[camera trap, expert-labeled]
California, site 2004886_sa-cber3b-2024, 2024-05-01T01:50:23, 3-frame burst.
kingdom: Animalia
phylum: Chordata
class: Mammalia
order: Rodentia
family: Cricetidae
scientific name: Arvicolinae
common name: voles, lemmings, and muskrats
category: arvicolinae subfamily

...

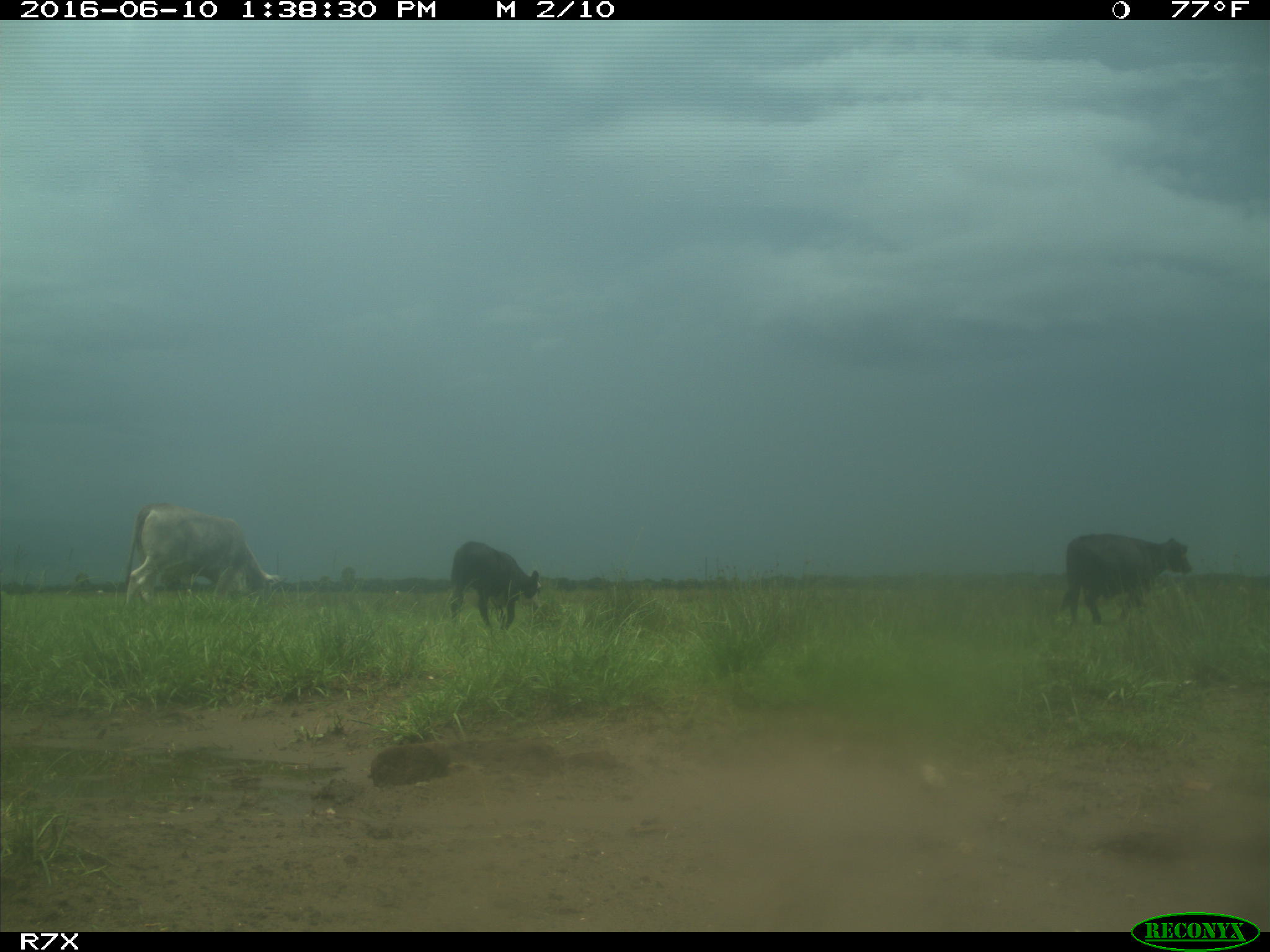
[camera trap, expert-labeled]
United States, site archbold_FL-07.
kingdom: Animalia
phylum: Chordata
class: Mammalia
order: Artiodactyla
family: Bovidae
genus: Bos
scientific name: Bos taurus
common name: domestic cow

YOUR INSTRUCTIONS
Begin with the line above that has "order: Artiodactyla" and continue through the line that has "common name: domestic cow", setting each one down exactly. Stop there.

TASK OUTPUT
order: Artiodactyla
family: Bovidae
genus: Bos
scientific name: Bos taurus
common name: domestic cow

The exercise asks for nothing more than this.